» **STATED GOAL 1**:
Answer these questions from the Marlin load thread, one answer per line:
(a) What powder charge and buffer made up the load described as the best so far?
(b) What group size did that load produce at 50 yards?
(c) What groove diameter is given for the Colt 1873 SA?
» **STATED GOAL 2**:
Decide whether each statement agrees with the Marlin load thread. Answer yes or no and quote the deciding words.
(a) The 20:1 lead bullets over 17.1 Gr of A2400 gave a tight velocity spread.
(b) The old factory loads generally used soft bullets.
(c) The chamber throats of the Colt 1873 SA measure .426".
» **STATED GOAL 3**: From the Marlin load thread, quote the passage that begins with the words containing "You may enjoy" and ends with "20:1 boolit alloy.".

» **PAGE EXTRACT**:
[START]

Here is the 1894 Marlin
These are slightly better than the 6.8 gr w231 loads. I still think its not bumping up the base enough to seal the groove diameter that I have. I am going to do some loads at 17gr or 2400 and 17.5 grains. I'll post those results as well.
Thanks for looking, David
any load advice is appreciated.
August 14, 2012, 12:22 AM
Well I reduced the load to 16.1 Gr of A2400 and top off the charge with 10 c.c of polyethylene shot buffer. A 200 grain .430" round nose flat point hard cast bullet and this has been the best load so far. 1467 FPS on the high end and 1436 FPS on the low end. The velocity spread was very tight with this load and grouped at 2.5 inches at 50 yards. I will try more loads with the PBS and see if accuracy is consistent. I did try some 20:1 lead bullets at .430" over 17.1 Gr of A2400 with out any shot buffer, but velocity spread was excessive 1017 FPS to 1473 FPS and was not as accurate. I do not believe that the 20:1 is sealing the oversize groove diameter, but the Polyethylene loads are. Increased velocity with lower powder charge.
August 14, 2012, 12:41 AM
The old factory loads were generally pretty soft bullets, the the black powder charges generally bumped up the soft bullets to seal the bore and give decent accuracy. Bullets were often undersize for the bore/groove diameter, but worked out with the soft bullets, and bumping up from the black powder ignition. I was surprised to hear your hard bullets shot better, but it just proves the point, that there aren't any guarantees on what will happen when you pull the trigger on an individual gun or load.
Sounds like you're on to a decent load though. Nice old Marlin, glad you're getting it out and working with it. Are you going to hunt with it any?
If you didn't get a load figured out, I was going to suggest asking on the leverguns forum.
You may enjoy it in any event, lots of old gun nuts there.
August 14, 2012, 03:00 AM
.44-40 bore diameters seem to vary considerably and require boolits sized to match.
I have a .44-40 Colt 1873 SA (mfg 1886) and the groove diameter is .426" with chamber throats at .428", so that is what I size the boolits to. Load is 32 grains of Graf's 2F BP and is very accurate with 20:1 boolit alloy.

[END]

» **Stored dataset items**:
[START]

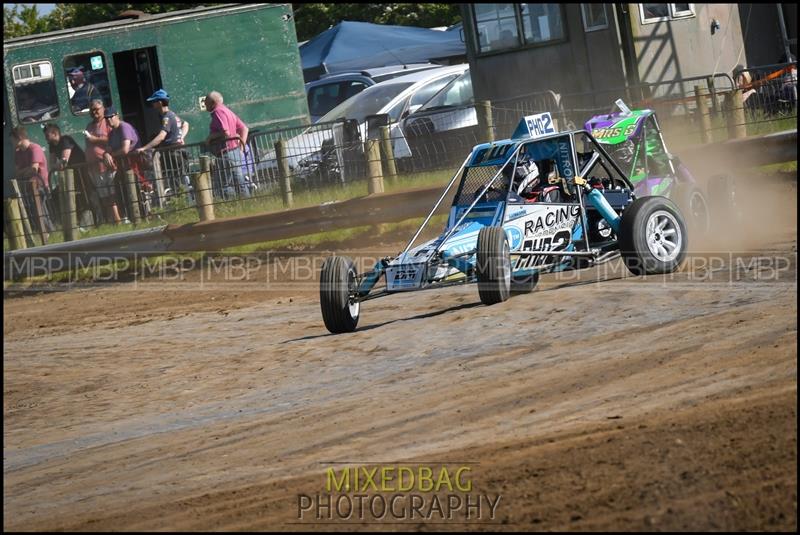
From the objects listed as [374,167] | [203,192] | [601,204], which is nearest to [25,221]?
[203,192]

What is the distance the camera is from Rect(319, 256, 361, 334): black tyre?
955cm

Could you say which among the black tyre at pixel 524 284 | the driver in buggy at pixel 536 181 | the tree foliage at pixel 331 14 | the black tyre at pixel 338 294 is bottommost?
the black tyre at pixel 524 284

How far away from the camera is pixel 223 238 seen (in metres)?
14.9

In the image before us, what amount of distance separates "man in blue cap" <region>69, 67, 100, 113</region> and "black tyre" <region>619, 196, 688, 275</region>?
11.3 m

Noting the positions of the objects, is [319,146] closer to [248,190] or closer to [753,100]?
[248,190]

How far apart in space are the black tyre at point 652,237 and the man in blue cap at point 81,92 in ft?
36.9

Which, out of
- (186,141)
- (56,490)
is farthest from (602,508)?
(186,141)

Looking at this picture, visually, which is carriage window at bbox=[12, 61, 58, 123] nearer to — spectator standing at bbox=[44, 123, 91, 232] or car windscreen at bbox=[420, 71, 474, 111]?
spectator standing at bbox=[44, 123, 91, 232]

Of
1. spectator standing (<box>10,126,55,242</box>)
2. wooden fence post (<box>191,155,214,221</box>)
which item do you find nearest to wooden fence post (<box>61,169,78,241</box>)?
spectator standing (<box>10,126,55,242</box>)

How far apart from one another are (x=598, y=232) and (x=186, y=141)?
10.0 meters

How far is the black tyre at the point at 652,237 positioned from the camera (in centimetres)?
966

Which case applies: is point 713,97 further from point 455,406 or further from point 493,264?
point 455,406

[END]

» **CORRECT OUTPUT 1**:
(a) 16.1 Gr of A2400, topped off with 10 c.c of polyethylene shot buffer
(b) 2.5 inches
(c) .426"

» **CORRECT OUTPUT 2**:
(a) No: "velocity spread was excessive 1017 FPS to 1473 FPS"
(b) Yes: "The old factory loads were generally pretty soft bullets"
(c) No: "the groove diameter is .426" with chamber throats at .428""

» **CORRECT OUTPUT 3**:
You may enjoy it in any event, lots of old gun nuts there.
August 14, 2012, 03:00 AM
.44-40 bore diameters seem to vary considerably and require boolits sized to match.
I have a .44-40 Colt 1873 SA (mfg 1886) and the groove diameter is .426" with chamber throats at .428", so that is what I size the boolits to. Load is 32 grains of Graf's 2F BP and is very accurate with 20:1 boolit alloy.